Después he estado con Solano y la Mary un par de cafés y me he pasado por el Opencor a comprar comida para el festivo y Vichí. Acababa de empezar el atardecer y he ido a buscar un libro al que hincarle el diente desde la terraza con un jamoncito y un buen vino. El libro que encontré fue Tokio Blues, de Murakami, y al final me lo he leído del tirón. Acabo de terminarlo. Paré sólo para comerme un tomate y un huevo cocido y para deglutir el Vichí. Ese libro lo compré en 2007 (suelo anotarlo siempre en la primera página, fecha y situación), en el Fnac, haciendo tiempo para la cena de despedida de María Jesús Paredes de CC.OO. Hacía una temporada que había salido en Público por un patrimonio excesivamente alto… y un poco después decidió dejar el sindicato para «dedicarse a otras cosas». A vivir, supongo, que son dos días. No creo que muy bien, porque después la he visto como tertuliana en programas de televisiones de ideología unida con velcro a la derecha. La gente no cambia, pero los bolsillos supongo que sí cambian de lado.

Es un libro que compré porque me lo habían recomendado. Koldo incluso me lo prestó un tiempo en el que no fui capaz ni de mirar la portada. No sé, de esas cosas a las que coges manía sin saber por qué y sin tener ni idea de lo que son. Hasta hoy. No sé muy bien qué pensar de él. Sólo sé que me ha dejado sobrecogido (quizá el silencio) y sin gota de sueño. También ayuda que aunque mi cama sigue siendo mi cama no está en el mismo sitio, y aún no termino de dejar de sentirme aquí como en un hotel de paso, y no quiero hacer mucho ruido porque no sé dónde están los vecinos y aún no les conozco, y por eso mismo ésta que es mi casa no lo es del todo y no puedo negar que me siento un poco desubicado.
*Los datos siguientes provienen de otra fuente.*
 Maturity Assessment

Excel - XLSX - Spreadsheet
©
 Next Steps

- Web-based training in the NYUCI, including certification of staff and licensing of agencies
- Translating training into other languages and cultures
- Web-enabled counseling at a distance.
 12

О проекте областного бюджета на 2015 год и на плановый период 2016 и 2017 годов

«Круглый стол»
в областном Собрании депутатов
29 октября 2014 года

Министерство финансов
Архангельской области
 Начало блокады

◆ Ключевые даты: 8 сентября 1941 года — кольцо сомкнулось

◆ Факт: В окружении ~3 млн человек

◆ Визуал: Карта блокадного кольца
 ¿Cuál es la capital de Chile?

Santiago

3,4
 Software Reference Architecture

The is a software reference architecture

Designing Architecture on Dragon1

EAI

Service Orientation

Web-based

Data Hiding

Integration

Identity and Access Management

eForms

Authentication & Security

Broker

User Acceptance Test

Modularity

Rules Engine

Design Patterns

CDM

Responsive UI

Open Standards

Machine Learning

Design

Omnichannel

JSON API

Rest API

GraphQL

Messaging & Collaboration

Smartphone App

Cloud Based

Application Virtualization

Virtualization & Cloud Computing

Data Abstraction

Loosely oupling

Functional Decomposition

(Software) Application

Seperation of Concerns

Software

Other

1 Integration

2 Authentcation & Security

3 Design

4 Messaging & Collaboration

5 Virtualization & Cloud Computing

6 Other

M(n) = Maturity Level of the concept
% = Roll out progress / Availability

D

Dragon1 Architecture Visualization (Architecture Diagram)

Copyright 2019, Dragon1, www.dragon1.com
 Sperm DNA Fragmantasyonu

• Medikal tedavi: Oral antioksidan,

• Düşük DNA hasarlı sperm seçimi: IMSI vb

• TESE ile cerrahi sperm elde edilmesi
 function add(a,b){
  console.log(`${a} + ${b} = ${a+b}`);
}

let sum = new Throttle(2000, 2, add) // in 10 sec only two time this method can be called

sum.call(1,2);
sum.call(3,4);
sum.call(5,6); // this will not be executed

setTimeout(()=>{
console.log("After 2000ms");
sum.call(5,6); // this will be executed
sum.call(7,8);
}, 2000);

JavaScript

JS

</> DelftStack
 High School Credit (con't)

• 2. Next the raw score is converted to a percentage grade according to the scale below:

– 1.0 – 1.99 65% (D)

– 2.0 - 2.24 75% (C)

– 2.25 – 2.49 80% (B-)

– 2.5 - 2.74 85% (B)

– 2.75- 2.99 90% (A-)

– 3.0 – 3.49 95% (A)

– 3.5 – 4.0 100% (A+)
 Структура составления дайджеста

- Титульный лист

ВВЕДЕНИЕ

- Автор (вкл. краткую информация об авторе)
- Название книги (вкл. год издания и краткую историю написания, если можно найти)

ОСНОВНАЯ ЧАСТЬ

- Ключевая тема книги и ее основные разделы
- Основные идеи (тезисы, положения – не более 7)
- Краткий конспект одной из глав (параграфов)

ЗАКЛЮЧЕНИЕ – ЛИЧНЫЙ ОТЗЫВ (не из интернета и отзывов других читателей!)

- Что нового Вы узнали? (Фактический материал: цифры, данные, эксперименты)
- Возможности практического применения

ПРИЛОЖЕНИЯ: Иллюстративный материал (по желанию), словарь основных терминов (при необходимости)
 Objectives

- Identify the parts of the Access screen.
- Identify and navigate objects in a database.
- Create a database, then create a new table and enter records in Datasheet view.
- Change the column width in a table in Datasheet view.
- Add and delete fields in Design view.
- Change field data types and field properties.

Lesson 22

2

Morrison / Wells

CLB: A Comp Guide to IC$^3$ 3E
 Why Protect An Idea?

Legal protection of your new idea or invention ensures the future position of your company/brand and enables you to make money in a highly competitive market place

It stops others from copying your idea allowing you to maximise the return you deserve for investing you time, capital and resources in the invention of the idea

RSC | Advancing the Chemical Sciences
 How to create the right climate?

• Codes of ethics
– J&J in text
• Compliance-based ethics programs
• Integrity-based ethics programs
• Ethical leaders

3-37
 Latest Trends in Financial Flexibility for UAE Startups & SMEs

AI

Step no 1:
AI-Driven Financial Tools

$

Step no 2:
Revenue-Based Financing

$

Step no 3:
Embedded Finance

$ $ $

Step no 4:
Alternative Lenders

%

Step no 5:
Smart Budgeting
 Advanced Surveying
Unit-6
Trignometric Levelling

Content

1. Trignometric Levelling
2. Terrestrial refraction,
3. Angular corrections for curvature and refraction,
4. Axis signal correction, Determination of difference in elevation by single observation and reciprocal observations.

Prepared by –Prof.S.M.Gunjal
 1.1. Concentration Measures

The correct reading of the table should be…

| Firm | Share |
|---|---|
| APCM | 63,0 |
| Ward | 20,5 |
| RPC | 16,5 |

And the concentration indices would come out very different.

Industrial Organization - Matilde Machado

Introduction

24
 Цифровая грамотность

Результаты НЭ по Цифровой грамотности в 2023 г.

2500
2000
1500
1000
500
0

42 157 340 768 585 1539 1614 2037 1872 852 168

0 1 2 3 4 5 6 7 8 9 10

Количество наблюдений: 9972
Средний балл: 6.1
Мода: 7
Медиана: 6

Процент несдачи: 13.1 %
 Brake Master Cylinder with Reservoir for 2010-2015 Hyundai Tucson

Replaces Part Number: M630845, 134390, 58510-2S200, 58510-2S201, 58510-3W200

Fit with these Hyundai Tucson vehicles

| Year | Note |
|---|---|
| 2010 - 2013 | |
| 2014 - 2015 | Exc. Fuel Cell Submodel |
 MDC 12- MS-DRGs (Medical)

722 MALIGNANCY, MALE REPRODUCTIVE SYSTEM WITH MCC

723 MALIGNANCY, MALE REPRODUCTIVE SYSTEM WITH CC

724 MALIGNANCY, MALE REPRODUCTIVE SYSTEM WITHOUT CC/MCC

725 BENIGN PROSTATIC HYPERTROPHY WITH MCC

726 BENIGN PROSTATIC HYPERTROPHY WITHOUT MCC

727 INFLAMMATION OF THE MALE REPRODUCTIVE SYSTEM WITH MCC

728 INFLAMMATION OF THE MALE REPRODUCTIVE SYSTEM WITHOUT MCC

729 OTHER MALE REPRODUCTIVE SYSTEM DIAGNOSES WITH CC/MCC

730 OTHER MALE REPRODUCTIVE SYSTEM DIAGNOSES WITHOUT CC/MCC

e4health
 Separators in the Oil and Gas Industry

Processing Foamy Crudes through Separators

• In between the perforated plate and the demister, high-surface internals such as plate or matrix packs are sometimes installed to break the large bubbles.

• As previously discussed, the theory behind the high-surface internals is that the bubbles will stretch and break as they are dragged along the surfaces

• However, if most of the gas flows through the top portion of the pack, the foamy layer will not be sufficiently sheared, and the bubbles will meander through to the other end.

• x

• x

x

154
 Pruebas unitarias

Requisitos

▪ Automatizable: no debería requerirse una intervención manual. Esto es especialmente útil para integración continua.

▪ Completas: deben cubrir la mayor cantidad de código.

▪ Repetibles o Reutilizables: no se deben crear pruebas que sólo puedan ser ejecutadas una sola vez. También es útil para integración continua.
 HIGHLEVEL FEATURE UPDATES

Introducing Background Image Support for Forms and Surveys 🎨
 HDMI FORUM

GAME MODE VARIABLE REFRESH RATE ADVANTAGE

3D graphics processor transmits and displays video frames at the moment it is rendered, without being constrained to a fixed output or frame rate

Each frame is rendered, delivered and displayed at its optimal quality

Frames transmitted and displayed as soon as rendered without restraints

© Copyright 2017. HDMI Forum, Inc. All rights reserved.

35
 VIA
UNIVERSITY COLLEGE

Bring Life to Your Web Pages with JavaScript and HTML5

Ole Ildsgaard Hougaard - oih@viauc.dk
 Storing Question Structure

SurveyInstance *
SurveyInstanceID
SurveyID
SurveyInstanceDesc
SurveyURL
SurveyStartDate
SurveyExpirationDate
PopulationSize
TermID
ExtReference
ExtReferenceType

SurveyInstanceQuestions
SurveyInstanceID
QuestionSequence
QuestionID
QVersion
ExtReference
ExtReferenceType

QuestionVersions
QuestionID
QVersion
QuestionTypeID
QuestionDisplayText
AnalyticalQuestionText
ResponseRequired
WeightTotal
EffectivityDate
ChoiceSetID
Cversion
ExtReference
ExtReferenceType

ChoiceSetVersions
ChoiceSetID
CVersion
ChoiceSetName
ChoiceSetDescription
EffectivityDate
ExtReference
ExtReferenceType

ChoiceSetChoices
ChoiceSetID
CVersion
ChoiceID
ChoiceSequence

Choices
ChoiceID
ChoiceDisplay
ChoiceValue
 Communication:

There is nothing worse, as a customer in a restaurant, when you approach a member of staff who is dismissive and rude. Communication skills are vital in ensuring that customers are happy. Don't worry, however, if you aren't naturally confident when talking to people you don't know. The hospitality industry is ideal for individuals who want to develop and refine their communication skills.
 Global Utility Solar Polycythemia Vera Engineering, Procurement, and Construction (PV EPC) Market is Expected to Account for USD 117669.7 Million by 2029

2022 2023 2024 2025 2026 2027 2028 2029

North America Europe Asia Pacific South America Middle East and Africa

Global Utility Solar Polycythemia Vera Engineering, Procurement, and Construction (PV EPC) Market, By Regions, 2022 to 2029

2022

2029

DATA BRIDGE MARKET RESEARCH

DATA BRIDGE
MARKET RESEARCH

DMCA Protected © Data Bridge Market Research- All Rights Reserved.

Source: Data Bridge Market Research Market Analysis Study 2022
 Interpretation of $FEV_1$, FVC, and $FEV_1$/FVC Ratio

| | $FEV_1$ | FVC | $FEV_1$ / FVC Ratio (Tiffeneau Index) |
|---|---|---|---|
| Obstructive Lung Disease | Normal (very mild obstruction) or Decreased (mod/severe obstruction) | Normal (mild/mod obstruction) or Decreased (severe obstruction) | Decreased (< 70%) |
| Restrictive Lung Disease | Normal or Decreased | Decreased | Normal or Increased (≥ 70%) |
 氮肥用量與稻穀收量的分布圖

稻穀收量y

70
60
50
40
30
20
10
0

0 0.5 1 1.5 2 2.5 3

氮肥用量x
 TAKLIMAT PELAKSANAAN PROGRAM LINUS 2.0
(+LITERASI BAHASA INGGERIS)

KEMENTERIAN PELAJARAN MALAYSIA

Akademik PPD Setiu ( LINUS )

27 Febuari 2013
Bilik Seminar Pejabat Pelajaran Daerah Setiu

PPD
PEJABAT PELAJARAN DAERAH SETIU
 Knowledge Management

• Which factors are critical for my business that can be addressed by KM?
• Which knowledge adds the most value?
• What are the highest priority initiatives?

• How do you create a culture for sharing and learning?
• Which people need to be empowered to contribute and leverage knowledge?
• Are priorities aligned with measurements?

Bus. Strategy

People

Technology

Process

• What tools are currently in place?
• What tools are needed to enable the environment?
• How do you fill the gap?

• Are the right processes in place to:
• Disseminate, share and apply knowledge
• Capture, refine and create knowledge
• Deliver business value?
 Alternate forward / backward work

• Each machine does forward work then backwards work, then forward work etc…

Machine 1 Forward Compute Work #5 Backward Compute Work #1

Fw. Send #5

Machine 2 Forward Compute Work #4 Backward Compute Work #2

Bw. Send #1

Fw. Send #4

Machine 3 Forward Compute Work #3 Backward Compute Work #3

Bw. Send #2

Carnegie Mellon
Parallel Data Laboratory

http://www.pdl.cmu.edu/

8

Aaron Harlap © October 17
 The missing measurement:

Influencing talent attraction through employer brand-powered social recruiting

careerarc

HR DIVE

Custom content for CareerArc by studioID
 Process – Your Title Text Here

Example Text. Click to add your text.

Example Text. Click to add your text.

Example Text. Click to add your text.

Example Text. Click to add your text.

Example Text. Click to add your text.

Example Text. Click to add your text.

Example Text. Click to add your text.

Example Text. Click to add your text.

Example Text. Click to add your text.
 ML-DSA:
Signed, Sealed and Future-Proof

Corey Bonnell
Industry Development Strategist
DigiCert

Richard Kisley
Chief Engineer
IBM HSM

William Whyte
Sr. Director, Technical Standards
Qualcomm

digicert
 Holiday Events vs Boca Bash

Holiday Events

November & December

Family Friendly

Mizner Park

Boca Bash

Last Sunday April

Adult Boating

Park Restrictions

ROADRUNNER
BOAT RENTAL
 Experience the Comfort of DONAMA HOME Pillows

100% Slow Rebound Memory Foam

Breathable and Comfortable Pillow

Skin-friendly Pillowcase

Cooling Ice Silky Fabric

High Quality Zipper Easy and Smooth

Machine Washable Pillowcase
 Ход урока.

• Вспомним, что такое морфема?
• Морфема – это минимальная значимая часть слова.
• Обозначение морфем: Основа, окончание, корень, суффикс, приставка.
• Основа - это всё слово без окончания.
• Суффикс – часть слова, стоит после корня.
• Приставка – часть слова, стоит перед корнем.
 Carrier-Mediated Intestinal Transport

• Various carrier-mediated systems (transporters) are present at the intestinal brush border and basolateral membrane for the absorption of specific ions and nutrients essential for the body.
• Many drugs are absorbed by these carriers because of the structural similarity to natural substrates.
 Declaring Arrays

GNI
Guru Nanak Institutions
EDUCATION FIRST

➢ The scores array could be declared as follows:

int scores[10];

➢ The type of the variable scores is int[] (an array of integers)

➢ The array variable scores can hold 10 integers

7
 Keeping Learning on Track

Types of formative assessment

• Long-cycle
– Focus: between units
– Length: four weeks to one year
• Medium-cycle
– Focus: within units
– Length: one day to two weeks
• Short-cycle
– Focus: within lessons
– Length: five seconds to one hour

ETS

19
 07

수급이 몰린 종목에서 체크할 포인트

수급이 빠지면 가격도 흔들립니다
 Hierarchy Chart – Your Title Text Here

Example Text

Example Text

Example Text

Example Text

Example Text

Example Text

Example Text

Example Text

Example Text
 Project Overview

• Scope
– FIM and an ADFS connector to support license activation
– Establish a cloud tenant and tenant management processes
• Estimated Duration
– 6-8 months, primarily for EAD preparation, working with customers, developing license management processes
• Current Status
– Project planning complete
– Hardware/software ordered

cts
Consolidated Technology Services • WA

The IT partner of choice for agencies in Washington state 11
Y el libro es tremendo. Eso es cierto. El libro no lo sé aún, pero la historia es tremenda. Algo a tener en cuenta.

Estoy sentado con el mac en la cama, a veinte centímetros la puerta-ventana, al pasar el dintel la terraza, arriba las estrellas, tras las nubes que encapotan el cielo. Encendí velas en la calle que se han apagado por la lluvia, todo precioso, lúcido y sólo un poco distante por que aún no me he hecho a la idea.

De todos modos, algo dentro de mí sigue pensando que si no escucho a un vecino o pasa un coche o alguien borracho pega un berrido en la calle antes de terminar el post pueden pasar dos cosas. La primera es que me vuelva loco por la falta de costumbre. La segunda es que me duerma como un bendito. Creo que, después de un cigarrín, por hoy me voy a quedar con la segunda, cerrando la ventana porque hace fresquete. Apagando la luz. Mirando la noche suceder tranquilamente a su ritmo. Cogiendo el aire despacio para luego soltarlo mientras me voy durmiendo.

Por cierto, hoy este museo cumple ocho añitos y 1651 entradas. Y justo ayer oficialmente abandoné mi viejo museo de una vez y para siempre.

Un comienzo limpio, sin golpes bajos, sin cortes mal dados.